Device mimics cancer cell environment

microfluidic device
Beum Jun Kim
The chemotaxis microfluidic device placed on a microscope.
schematic drawing
Andrew Darling
A schematic drawing of the microfluidic device. Tumor cell-embedded collagen is seeded in the center channel.

Fully understanding how cancer metastasizes, or moves from one place to another in the body, will save many lives. Cornell bioengineers are examining a critical step in the metastatic process using a microfluidic device that mimics the cancer cell microenvironment.

Publishing online July 15 in PLOS One, a research group led by Mingming Wu, associate professor of biological and environmental engineering, has uncovered insights into how certain chemicals secreted by the body’s immune system affect how breast cancer cells metastasize. Their device is a 3-D recreation of the chemical signaling cascade that can potentially lead to metastasis.

The researchers looked at a malignant breast cancer cell line and studied two particular chemicals involved in cell migration, which is a step in the metastatic process. A chemokine, or signaling protein, called SDF-1alpha, is highly expressed in lymph nodes as well as other common breast cancer metastasis sites, including the lung, liver and bone marrow. Called a chemoattractant, it is a chemical that typically attracts immune cells to move toward it.
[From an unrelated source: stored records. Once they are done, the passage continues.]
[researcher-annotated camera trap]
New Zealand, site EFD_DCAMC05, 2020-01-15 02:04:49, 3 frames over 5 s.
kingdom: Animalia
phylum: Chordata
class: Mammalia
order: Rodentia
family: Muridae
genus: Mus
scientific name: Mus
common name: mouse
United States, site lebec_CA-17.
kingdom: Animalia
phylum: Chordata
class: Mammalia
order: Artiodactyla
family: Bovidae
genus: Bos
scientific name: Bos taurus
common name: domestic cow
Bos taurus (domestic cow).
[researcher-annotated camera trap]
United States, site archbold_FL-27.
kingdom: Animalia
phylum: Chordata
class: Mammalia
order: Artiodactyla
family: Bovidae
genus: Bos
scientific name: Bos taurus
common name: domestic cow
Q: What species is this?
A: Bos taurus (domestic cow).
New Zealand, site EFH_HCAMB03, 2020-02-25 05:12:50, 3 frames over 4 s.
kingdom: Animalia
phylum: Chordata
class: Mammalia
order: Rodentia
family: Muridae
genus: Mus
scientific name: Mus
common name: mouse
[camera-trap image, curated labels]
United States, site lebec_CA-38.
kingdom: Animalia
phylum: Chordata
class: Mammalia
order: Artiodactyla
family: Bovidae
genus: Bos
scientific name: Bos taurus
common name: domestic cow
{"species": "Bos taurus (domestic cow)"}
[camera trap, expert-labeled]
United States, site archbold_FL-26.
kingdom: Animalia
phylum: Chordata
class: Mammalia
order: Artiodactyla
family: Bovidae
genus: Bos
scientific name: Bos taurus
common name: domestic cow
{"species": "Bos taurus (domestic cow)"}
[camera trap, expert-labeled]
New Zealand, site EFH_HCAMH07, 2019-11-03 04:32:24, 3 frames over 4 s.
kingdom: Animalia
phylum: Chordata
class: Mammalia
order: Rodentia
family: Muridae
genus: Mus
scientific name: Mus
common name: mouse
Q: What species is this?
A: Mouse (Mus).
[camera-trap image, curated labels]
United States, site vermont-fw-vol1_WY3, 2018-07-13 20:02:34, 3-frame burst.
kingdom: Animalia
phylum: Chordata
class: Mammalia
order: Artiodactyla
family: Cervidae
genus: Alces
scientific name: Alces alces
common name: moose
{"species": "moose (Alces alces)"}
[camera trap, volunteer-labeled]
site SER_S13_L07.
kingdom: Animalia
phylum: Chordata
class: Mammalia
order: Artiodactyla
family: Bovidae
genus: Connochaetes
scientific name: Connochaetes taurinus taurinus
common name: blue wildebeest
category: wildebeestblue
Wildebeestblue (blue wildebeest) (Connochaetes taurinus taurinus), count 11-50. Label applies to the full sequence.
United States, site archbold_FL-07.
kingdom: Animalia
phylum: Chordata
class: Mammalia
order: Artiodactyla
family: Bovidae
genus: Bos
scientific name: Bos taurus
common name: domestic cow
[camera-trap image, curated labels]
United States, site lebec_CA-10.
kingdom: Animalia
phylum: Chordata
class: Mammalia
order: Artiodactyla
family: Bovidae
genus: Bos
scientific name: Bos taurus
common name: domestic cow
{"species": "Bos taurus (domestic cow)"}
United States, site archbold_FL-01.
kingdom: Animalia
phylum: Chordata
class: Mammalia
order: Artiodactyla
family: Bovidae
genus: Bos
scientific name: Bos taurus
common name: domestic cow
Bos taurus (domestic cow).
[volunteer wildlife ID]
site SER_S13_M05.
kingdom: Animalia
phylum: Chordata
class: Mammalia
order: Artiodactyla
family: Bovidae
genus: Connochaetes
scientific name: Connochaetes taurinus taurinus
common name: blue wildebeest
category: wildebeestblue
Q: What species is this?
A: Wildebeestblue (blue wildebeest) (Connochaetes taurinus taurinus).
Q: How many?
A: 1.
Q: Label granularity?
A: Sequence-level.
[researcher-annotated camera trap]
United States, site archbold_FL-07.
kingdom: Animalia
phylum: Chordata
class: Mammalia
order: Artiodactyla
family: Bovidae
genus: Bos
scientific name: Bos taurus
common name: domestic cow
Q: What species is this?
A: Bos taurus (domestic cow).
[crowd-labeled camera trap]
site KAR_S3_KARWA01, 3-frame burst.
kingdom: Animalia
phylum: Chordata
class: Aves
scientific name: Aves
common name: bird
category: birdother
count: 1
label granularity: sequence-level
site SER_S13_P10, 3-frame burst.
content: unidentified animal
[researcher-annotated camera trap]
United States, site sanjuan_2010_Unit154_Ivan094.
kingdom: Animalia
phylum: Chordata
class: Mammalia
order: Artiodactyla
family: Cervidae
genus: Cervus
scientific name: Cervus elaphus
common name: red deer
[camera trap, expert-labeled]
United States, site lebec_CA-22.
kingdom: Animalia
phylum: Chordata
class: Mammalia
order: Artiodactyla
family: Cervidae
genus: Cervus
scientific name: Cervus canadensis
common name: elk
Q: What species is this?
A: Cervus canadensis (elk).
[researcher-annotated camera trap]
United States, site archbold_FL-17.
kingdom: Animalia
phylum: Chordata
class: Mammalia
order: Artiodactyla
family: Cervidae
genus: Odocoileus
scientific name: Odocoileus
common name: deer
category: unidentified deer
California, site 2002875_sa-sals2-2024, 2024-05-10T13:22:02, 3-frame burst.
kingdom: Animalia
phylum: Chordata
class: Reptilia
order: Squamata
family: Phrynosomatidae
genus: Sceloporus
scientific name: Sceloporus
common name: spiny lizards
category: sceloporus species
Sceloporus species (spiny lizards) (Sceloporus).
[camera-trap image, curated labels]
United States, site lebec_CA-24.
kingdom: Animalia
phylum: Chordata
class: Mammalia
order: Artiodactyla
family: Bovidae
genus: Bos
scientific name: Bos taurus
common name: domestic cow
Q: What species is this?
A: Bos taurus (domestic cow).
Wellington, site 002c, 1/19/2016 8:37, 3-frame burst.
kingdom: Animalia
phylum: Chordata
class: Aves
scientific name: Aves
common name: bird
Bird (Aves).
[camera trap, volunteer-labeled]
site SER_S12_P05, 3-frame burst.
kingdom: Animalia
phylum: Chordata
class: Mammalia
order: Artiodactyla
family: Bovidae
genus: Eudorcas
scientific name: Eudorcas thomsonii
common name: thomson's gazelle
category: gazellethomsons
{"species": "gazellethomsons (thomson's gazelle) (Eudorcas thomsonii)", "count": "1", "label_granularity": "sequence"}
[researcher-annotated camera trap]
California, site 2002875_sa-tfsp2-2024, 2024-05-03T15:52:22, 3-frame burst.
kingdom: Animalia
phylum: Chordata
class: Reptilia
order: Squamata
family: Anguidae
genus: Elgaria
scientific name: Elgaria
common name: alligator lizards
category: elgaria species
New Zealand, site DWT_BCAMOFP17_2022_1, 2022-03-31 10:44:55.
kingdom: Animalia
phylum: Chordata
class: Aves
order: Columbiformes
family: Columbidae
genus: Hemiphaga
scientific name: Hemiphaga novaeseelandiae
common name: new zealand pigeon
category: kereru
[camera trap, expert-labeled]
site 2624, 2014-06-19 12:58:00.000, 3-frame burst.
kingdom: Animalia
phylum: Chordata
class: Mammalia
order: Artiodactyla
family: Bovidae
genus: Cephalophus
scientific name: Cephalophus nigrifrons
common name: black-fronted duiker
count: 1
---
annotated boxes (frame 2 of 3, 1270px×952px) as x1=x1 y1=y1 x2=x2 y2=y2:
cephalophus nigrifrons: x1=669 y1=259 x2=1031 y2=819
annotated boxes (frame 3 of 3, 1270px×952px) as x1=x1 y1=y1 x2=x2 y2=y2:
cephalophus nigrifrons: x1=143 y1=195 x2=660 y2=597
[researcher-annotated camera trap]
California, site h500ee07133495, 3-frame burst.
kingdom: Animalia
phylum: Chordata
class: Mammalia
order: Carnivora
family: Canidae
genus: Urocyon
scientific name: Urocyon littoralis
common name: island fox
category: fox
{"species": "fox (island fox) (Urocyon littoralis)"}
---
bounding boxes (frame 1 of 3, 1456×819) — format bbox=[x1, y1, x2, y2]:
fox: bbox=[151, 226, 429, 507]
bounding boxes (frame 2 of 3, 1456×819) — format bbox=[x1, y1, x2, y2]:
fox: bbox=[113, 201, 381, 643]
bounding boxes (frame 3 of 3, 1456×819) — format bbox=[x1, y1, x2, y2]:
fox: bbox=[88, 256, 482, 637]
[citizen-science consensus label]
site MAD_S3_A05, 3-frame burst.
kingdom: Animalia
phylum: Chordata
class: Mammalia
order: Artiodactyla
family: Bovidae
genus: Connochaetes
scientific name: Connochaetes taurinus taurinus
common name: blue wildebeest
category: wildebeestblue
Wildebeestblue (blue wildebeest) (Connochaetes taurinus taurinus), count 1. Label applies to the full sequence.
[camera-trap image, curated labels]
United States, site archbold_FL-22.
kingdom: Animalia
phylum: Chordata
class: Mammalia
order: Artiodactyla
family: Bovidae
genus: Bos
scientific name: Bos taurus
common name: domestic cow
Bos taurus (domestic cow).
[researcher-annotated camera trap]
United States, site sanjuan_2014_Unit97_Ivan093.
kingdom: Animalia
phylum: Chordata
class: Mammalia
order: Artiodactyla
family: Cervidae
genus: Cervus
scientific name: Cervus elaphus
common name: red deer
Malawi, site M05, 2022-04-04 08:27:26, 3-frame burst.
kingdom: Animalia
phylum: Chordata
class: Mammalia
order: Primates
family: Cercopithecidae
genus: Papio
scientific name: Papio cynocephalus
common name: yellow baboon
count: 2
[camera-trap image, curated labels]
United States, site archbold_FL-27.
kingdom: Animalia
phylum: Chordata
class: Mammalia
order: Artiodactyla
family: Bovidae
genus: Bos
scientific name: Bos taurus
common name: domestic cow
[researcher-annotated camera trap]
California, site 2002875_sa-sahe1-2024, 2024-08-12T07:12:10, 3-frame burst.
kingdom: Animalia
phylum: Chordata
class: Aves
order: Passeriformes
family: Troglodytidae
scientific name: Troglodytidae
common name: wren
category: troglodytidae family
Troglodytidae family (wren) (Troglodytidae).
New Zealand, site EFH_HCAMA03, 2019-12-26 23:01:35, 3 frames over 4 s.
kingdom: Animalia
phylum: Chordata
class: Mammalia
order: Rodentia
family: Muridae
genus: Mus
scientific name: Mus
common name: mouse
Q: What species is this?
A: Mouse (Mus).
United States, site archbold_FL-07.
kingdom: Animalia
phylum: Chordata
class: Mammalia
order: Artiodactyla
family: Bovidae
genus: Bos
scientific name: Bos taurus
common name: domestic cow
The researchers also looked at epidermal growth factor (EGF), which is found in blood. Using the device, they found that SDF-1alpha attracts breast tumor cells in a way similar to immune cells, but the addition of EGF to this mix canceled this attraction. The results indicate that in real cancer, different signaling proteins work cooperatively, so understanding these behaviors could be starting points for cancer therapy, Wu said.

The device consists of micron-scale channels patterned into a hard surface. The researchers place cancer cells into one channel and add the chemokines into adjacent channels.

The setup is a bit like studying a fish in a fish tank rather than the ocean – isolating one or two factors and observing them specifically, rather than being mired in confounding environmental factors, Wu said.

The researchers are interested in chemokines known to be involved in the immune response, because cancer researchers suspect that metastasis uses some of the same molecular signals to allow cancer cells to move and invade other parts of the body.

“We are trying to understand whether cancer cells are borrowing a similar strategy,” Wu said.

In related experiments, Wu hopes to use real tumor cells from human patients in the device, not just cultured cell lines. They are also continuing to use the microfluidic device to look not only at biomarkers for metastasis, but also the physical forces that cells use to move through the body.

The first author of the paper, titled “Cooperative Roles of SDF-1α and EGF Gradients on Tumor Cell Migration Revealed by a Robust 3D Microfluidic Model,” is B.J. Kim, a research associate in Wu’s lab. The work was a collaboration with Melody Swartz, a cancer researcher at Swiss Federal Institute of Technology in Lausanne.